I don't know why you insist on trying to read between the lines and
look for hidden issues.  I try very hard to make the issues that
bother me as explicit as I possibly can.

> The "users" I interact with appreciate the more timely releases that 
> give them faster acces to fixes, so I don't know what is "harsh" here. 
> Can you explain?

When we retire some code or feature or platform, we hurt users of that
code or feature or platform.

> > If you do want to try to convince me, you (or someone else who thinks
> > like you) will have to do better than that.
> 
> Now that cuts both ways, you've not convinced anyone either :-(

I didn't start this thread.  If we have nothing new to say to each
other, perhaps we should just stop, since no one else seems to be
interested.

> > I'm not sure what is it that you are saying here.  Should we abandon
> > gdbint.texinfo and instead rely on the code to explain itself, because
> > ``we are programmers and thus code is the only thing we read''?  Maybe
> > I should stop trying so hard to review each documentation patch in a
> > matter of days, because the code already says all there is to tell?
> 
> [Sarcasm] Obviously, that's why I'm spending part of my time on 
> internals documentation.

And I know that, so I'm stunned to read words you've written that
discourage documentation efforts.

> The internals documentation should contain the process, or the overview. 
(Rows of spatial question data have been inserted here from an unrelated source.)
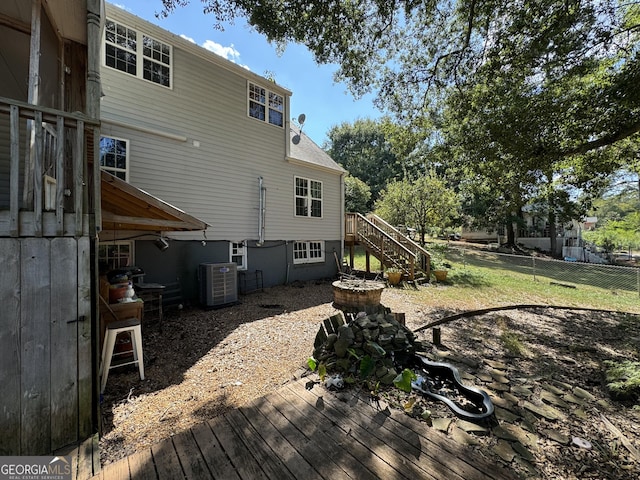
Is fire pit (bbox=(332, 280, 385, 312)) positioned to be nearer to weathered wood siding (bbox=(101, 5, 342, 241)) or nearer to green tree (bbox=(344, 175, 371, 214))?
weathered wood siding (bbox=(101, 5, 342, 241))

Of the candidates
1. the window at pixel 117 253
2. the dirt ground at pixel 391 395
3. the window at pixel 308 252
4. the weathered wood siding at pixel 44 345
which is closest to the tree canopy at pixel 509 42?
the dirt ground at pixel 391 395

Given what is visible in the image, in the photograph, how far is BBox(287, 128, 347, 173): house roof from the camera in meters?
10.1

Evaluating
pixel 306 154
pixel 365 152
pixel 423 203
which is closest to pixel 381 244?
pixel 306 154

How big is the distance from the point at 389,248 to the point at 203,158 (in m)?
7.84

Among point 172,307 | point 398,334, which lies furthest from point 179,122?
point 398,334

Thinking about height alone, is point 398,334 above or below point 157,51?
below

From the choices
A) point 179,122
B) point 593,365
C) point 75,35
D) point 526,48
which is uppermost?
point 526,48

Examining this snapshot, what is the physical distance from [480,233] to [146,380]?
33.6 meters

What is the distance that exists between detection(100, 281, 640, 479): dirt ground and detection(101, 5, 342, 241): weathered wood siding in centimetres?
301

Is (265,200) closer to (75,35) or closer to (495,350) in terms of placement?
(75,35)

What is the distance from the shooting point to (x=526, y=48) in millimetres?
5965

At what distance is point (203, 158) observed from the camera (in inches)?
302

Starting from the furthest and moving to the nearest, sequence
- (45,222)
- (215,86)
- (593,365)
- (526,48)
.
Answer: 1. (215,86)
2. (526,48)
3. (593,365)
4. (45,222)

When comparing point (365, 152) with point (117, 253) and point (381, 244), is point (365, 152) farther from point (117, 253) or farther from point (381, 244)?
point (117, 253)
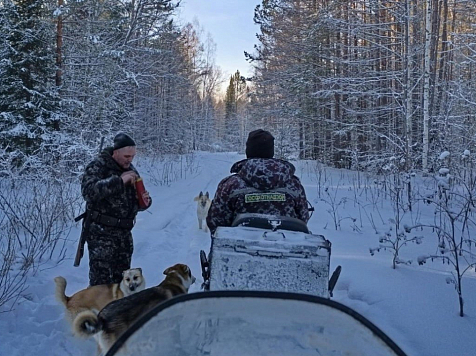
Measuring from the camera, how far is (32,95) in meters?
12.6

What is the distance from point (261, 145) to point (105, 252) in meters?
1.99

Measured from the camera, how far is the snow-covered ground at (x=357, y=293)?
312cm

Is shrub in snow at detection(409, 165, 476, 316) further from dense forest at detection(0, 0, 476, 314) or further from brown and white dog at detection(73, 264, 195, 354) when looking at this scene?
brown and white dog at detection(73, 264, 195, 354)

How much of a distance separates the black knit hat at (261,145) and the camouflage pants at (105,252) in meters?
1.72

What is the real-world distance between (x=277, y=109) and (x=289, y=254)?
2296 cm

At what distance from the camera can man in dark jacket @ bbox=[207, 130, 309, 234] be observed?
2.88 meters

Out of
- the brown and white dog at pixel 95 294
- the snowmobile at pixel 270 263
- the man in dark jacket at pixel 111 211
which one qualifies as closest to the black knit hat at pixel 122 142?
the man in dark jacket at pixel 111 211

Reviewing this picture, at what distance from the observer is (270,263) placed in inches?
85.4

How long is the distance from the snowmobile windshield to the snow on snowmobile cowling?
886 mm

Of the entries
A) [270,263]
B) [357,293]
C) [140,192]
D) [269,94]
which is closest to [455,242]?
[357,293]

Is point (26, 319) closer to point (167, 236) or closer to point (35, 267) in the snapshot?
point (35, 267)

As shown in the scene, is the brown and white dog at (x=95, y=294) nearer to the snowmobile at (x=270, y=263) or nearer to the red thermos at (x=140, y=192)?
the red thermos at (x=140, y=192)

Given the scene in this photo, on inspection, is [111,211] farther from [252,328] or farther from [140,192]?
[252,328]

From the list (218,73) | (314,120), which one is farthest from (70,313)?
(218,73)
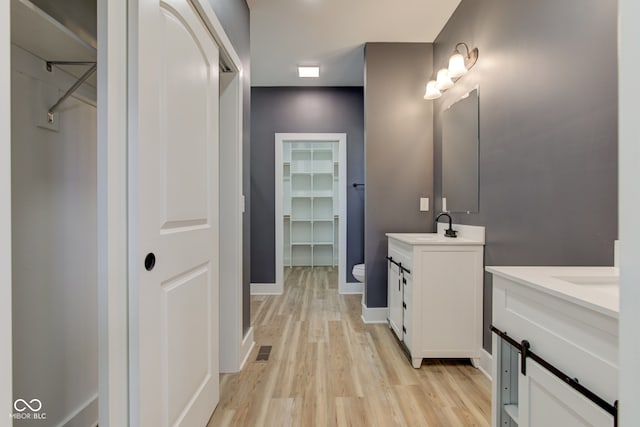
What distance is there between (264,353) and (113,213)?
1.77m

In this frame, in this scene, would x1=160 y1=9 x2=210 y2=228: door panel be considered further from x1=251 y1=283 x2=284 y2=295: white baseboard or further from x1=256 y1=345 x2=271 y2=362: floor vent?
x1=251 y1=283 x2=284 y2=295: white baseboard

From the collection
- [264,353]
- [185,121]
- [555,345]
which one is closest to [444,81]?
[185,121]

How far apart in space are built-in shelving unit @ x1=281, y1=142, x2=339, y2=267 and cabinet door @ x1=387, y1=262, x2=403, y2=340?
3.02m

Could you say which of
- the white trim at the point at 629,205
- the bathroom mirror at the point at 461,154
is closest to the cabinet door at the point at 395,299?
the bathroom mirror at the point at 461,154

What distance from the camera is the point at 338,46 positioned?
299cm

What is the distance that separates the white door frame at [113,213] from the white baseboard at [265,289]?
301 cm

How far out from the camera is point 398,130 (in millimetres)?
2926

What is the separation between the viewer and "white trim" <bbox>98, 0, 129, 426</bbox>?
0.85 metres

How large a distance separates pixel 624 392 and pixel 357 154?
12.0ft

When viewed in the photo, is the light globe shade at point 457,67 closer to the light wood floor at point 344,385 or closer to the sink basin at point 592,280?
the sink basin at point 592,280

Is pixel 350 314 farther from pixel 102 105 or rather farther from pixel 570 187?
pixel 102 105

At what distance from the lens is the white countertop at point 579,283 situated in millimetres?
703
I think it can contain whatever we find useful to have there.  There's
nothing wrong with the idea that the internals docs will serve us a
little, not just people outside the GDB development team.  The
documentation of the GDB release and branching processes are very good
examples.

> Looking in 4.18 (, I'd been adding comments and code marking various 
> pieces of gdb as "deprecated.
> 
> By 5.0 (2000-05) I was explicitly deprecating things.
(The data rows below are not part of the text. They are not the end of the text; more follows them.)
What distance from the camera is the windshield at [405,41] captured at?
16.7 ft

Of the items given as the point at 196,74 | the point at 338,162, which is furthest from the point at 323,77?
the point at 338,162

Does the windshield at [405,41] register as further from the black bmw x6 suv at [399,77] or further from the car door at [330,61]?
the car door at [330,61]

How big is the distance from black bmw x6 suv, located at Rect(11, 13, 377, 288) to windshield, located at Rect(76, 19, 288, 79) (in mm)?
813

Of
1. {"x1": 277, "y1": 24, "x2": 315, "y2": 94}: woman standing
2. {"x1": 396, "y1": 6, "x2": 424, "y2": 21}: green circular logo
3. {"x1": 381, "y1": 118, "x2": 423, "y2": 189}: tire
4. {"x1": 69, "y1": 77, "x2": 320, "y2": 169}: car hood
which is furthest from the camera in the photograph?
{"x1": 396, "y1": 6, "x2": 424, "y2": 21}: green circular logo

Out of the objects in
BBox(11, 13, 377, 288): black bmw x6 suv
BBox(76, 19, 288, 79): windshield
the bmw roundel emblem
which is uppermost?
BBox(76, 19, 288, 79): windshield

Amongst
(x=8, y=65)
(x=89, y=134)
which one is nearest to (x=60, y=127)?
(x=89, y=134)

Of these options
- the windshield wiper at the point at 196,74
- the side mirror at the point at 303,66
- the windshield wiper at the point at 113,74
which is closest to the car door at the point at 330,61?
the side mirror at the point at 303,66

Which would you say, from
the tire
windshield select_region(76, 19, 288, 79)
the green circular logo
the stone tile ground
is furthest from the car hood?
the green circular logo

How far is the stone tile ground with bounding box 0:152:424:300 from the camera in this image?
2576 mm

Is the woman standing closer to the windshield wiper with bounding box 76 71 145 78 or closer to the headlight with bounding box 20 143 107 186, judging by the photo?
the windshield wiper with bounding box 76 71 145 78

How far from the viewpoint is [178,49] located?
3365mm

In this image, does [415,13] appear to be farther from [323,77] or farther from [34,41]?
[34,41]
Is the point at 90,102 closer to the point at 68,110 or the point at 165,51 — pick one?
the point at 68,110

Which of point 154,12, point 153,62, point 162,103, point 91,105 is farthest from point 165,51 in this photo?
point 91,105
My involvement with GDB goes back to 4.16 (although you probably won't
find the traces in the logs).

Perhaps my memory betrays me, but the massive use of deprecated_ is
something that didn't start until 5.x.  You seem to confirm that,
although not in so many words.

No slur was intended, of course; sorry if it sounded like that.
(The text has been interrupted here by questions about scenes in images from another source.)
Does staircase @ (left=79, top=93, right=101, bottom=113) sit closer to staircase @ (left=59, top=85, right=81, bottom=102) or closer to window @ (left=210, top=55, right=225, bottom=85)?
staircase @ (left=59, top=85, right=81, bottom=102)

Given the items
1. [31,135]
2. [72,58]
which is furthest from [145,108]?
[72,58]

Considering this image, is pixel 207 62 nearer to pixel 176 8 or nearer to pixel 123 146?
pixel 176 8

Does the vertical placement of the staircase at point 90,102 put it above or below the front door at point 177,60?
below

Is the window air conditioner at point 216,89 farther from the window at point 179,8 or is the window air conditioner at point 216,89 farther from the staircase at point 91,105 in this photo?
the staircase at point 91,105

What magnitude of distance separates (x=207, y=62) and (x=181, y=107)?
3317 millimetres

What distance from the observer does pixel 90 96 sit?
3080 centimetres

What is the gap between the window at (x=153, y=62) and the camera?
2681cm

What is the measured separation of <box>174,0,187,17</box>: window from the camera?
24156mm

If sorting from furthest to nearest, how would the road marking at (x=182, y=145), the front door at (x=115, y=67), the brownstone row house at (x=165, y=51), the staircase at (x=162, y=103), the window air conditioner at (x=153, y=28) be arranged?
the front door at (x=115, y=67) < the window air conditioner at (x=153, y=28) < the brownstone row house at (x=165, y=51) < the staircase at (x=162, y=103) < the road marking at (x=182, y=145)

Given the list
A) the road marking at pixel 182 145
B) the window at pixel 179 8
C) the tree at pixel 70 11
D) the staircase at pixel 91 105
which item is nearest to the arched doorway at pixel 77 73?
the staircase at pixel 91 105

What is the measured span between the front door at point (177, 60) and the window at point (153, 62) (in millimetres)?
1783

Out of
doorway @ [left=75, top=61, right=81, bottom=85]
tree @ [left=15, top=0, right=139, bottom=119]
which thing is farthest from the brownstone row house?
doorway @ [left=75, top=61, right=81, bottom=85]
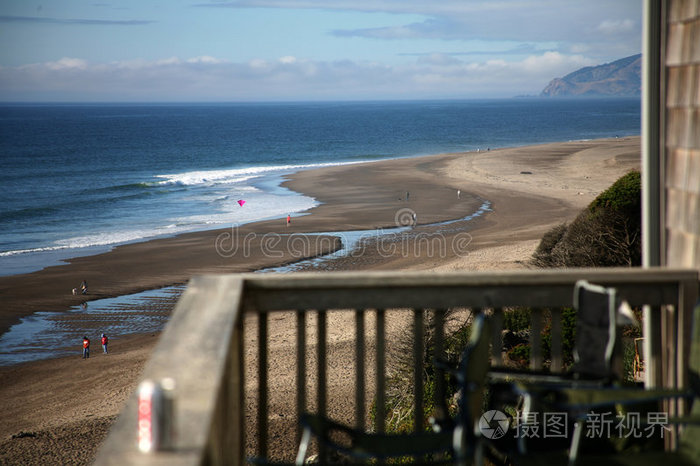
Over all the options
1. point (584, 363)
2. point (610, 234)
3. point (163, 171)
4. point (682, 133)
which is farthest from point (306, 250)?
point (163, 171)

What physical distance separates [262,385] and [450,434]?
0.71 meters

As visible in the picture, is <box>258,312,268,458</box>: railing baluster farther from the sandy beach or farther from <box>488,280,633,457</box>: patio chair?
the sandy beach

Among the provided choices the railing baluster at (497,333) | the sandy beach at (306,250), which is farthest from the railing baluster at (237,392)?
the sandy beach at (306,250)

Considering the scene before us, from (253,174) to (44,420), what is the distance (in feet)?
134

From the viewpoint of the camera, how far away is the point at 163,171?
5534 centimetres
> Are you suggesting that I should be required to fix the fringes?

Not necessarily you.

In every other GNU project that I was involved with, the person who
wants to make a change is required to make sure nothing is broken by
the change without an overall agreement that it is okay to break it.
Breaking things just because no one is willing to make an effort to
fix them is something I find to be very wrong.

> - we've consistently demonstrated that untested changes don't work.

Then the person who makes the changes needs to test them, or ask
someone else to do that for them, if access to some specific platform
is an issue.

Yes, that _is_ harder than leaving things unmodified (i.e. broken),
but that is the price we pay for the fun of being maintainers.